Rezension

…weihnachtlich-magisch & ohne süßlichen Kitsch: Geht das? Ja, das geht!

Der magische Adventskalender - Jan Brandt

Der magische Adventskalender
von Jan Brandt

Jonas ist ein introvertierter Junge, der sich nach dem Tot der Großmutter noch weiter zurückgezogen hat. Weder sein Vater noch seine jüngere Schwester Sonja finden einen Zugang zu ihm. Auch in der Schule häufen sich die Probleme: Er ist unaufmerksam und kommt mit Verspätung zum Unterricht. Zudem wird er von seinem Mitschüler Maik Mirscheidt gemoppt. Auch der beginnenden Adventszeit kann er nur wenig abgewinnen, bis er plötzlich einen geheimnisvollen Kasten mit 24 Türchen auf der Straße vor seinem Zuhause findet. Jedes Türchen ist mit einem anderen Symbol gekennzeichnet, und Jonas erkennt schnell, dass nicht er allein diese Türchen öffnen kann. Er muss sich auf die Suche begeben und den passenden Menschen zum jeweiligen Symbol finden. Nur widerwillig und sehr zögerlich verlässt er sein Schneckenhaus. Doch die Neugier, zu erfahren, was es mit diesem merkwürdigen Adventskalender auf sich hat, ist größer. So ist Jonas quasi gezwungen mit den Menschen, die für das jeweilige Symbol stehen, in Kontakt zu treten. Hilfe bekommt er von seiner Schwester Sonja, die ihn auch gegen Maik Mirscheidt unterstützt. Der würde nur zu gerne den  Kalender in die Finger bekommen. Zudem scheint dieser magische Kalender noch ein weiteres Geheimnis zu hüten…!

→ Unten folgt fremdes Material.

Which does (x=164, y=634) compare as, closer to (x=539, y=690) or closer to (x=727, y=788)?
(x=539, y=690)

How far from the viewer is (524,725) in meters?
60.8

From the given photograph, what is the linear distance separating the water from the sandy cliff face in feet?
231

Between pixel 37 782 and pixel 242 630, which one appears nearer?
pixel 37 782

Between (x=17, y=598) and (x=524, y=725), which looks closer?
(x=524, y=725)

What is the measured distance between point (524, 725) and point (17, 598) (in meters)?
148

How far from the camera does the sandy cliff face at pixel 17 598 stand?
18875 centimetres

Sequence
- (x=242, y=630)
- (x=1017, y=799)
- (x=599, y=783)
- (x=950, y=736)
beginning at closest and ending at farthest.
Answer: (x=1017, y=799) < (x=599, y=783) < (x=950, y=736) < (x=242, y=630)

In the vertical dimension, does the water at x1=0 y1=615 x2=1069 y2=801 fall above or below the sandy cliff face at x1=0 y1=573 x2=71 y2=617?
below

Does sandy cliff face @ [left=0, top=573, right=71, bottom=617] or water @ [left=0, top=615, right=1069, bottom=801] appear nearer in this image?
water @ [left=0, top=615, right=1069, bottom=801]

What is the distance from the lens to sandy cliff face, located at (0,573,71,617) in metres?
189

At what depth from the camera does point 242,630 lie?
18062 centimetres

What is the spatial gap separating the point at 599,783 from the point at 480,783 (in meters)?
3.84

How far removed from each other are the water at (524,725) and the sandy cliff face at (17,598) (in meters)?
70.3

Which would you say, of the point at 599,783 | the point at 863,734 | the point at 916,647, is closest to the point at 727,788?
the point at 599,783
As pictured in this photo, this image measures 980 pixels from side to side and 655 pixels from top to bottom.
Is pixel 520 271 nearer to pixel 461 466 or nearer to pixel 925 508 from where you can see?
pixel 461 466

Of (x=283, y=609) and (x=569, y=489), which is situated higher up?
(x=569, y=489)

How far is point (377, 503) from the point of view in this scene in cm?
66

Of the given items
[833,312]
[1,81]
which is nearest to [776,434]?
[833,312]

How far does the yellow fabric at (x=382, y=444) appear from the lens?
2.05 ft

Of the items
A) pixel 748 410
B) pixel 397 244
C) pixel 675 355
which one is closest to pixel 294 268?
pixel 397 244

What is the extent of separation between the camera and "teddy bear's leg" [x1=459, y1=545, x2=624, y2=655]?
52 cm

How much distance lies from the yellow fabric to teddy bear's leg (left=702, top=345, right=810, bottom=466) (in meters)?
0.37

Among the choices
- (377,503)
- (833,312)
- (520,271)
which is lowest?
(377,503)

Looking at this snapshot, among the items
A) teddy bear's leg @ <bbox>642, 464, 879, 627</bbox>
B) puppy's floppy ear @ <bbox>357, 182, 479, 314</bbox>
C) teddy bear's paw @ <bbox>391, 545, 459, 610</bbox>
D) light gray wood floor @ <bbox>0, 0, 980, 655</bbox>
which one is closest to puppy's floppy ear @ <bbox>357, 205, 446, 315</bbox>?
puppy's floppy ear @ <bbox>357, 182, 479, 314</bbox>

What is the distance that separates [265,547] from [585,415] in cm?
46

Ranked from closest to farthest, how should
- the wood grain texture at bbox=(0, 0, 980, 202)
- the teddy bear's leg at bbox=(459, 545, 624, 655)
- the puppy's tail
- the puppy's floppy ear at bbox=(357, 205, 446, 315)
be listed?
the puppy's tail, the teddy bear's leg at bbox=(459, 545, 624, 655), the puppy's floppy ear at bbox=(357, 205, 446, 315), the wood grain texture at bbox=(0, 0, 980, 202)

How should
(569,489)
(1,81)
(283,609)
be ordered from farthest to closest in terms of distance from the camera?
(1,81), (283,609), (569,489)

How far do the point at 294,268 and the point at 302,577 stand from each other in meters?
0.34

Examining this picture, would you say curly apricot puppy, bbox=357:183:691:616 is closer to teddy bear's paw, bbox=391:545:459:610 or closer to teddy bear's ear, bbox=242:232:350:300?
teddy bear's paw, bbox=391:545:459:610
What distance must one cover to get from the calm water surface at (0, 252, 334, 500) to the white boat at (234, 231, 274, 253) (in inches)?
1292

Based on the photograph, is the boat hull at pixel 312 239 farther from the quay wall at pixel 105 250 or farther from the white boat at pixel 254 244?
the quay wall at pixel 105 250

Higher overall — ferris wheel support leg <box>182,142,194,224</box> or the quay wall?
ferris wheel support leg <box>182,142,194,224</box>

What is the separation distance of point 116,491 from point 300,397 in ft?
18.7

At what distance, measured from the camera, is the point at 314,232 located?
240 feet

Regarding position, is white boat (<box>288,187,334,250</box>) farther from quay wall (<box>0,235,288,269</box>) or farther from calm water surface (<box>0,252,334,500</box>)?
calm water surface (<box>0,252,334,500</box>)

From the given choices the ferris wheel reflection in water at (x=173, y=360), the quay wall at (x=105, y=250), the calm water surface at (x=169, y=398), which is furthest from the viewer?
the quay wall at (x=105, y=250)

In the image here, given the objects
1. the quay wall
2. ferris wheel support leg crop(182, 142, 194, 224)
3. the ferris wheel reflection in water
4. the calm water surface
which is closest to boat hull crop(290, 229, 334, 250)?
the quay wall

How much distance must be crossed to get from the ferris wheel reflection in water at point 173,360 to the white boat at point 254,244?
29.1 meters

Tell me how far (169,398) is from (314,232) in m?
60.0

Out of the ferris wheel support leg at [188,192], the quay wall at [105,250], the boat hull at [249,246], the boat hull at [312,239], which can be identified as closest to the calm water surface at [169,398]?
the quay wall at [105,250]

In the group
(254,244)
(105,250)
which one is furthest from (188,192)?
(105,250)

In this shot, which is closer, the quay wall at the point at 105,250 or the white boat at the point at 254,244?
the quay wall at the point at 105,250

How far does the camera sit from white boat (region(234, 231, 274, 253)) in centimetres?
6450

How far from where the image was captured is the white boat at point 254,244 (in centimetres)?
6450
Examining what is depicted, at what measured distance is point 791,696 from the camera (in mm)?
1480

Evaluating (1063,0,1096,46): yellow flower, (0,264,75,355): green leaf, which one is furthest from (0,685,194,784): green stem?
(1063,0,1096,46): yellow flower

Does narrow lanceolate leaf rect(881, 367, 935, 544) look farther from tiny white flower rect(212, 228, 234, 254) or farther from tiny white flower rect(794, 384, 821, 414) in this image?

Auf dem Markt gibt es Adventskalender zuhauf wie der sprichwörtliche „Sand am Meer“: ob mit Schokolade, Wein, Knabbereien oder Beauty-Produkte – je nach persönlichem Gusto und für jeden Geldbeutel. Und auch aus einer Fülle an (mehr oder minder gelungenen) literarischen Adventskalendern kann der lese-affine Kunde wählen. Bisher fiel es mir leicht, dieser Versuchung zu widerstehe, und ich fürchte, auch zukünftig werden es literarische Adventskalender schwer haben, mich zu überzeugen. Doch warum nun diese Ausnahme…???

Jan Brandts erzählt die Geschichte unaufgeregt und mit Bodenhaftung. Er verzichtet wohltuend auf übermäßigen Zuckerguss, ertränkt die Geschichte nicht im Weihnachtskitsch und lässt der Handlung so den nötigen Spielraum, um zu „atmen“. Dabei switscht er gekonnt zwischen Jonas Wirklichkeit und seiner Fantasie hin und her. So wirkt einiges für den Leser beinah surreal: Seine Personenzeichnung ist zwar nah an der Realität aber (wie es sich für eine „ordentliche“ Weihnachtsgeschichte gehört) nicht bedrohlich realistisch. Die Menschen in Jonas Umfeld sind Personen mit Ecken und Kanten, mal mehr und mal weniger liebenswert. Trotzdem muss Jonas mit ihnen in Kontakt treten, sich mit ihnen auseinandersetzen und arrangieren. Nicht immer läuft alles nach Jonas Sinn, häufig muss er auch Kompromisse eingehen.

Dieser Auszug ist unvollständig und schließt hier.